Texto fornecido ->
════════

A Igreja Universal e seus demônios

Há quase 20 anos o antropólogo Ronaldo de Almeida estuda as religiões pentecostais brasileiras. Em seu novo livro, "A Igreja Universal e seus demônios" (Terceiro Nome/Fapesp), ele faz um resumo da expansão do pentecostalismo no Brasil, e examina uma das protagonistas desse crescimento, a Igreja Universal do Reino de Deus. Pesquisador do Cebrap e professor da Unicamp, Almeida mostra como o antagonismo com outras religiões (em especial a umbanda) é fundamental para a Universal definir sua identidade. Nesta entrevista, o antropólogo analisa esse processo de "satanização da fé inimiga", e explica como o discurso da Universal se adapta às exigências do capitalismo contemporâneo.

Você diz que é no confronto com outras religiões que a Igreja Universal define seus contornos. Poderia falar um pouco sobre isso?

════════

Trecho de dados ->
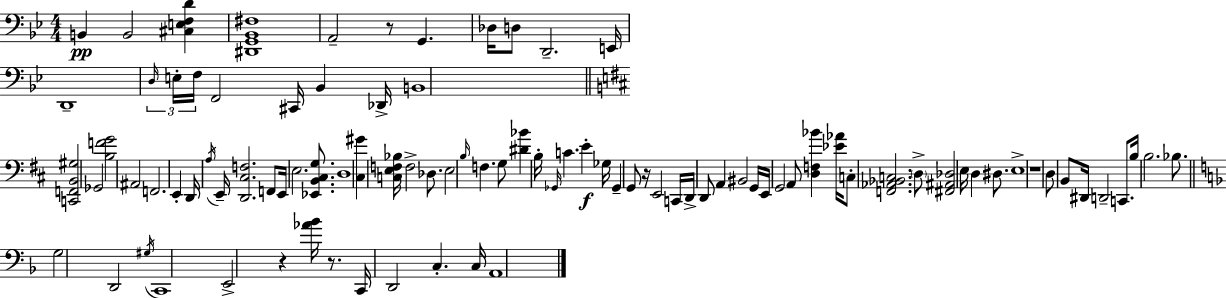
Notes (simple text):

B2/q B2/h [C#3,E3,F3,D4]/q [D#2,G2,Bb2,F#3]/w A2/h R/e G2/q. Db3/s D3/e D2/h. E2/s D2/w D3/s E3/s F3/s F2/h C#2/s Bb2/q Db2/s B2/w [C2,F2,B2,G#3]/h Gb2/h [B3,F4,G4]/h A#2/h F2/h. E2/q D2/s A3/s E2/s [D2,C#3,F3]/h. F2/e E2/s E3/h. [Eb2,B2,C#3,G3]/e. D3/w [C#3,G#4]/q [C3,E3,F3,Bb3]/s F3/h Db3/e. E3/h B3/s F3/q. G3/e [D#4,Bb4]/q B3/s Gb2/s C4/q. E4/q Gb3/s Gb2/q G2/e R/s E2/h C2/s D2/s D2/e A2/q BIS2/h G2/s E2/s G2/h A2/e [D3,F3,Bb4]/q [Eb4,Ab4]/s C3/e [F2,Ab2,Bb2,C3]/h. D3/e [F#2,A#2,Db3]/h E3/s D3/q D#3/e. E3/w R/w D3/e B2/e D#2/s D2/h C2/e. B3/s B3/h. Bb3/e. G3/h D2/h G#3/s C2/w E2/h R/q [Ab4,Bb4]/s R/e. C2/s D2/h C3/q. C3/s A2/w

════════

Instruções ->
1/ Cite do texto fornecido tudo desde "Há quase 20" até "do capitalismo contemporâneo.".
2/ Por favor, liste todas as siglas de instituições mencionadas no texto fornecido.

Respostas por tarefa ->
1/
Há quase 20 anos o antropólogo Ronaldo de Almeida estuda as religiões pentecostais brasileiras. Em seu novo livro, "A Igreja Universal e seus demônios" (Terceiro Nome/Fapesp), ele faz um resumo da expansão do pentecostalismo no Brasil, e examina uma das protagonistas desse crescimento, a Igreja Universal do Reino de Deus. Pesquisador do Cebrap e professor da Unicamp, Almeida mostra como o antagonismo com outras religiões (em especial a umbanda) é fundamental para a Universal definir sua identidade. Nesta entrevista, o antropólogo analisa esse processo de "satanização da fé inimiga", e explica como o discurso da Universal se adapta às exigências do capitalismo contemporâneo.

2/ Fapesp, Cebrap, Unicamp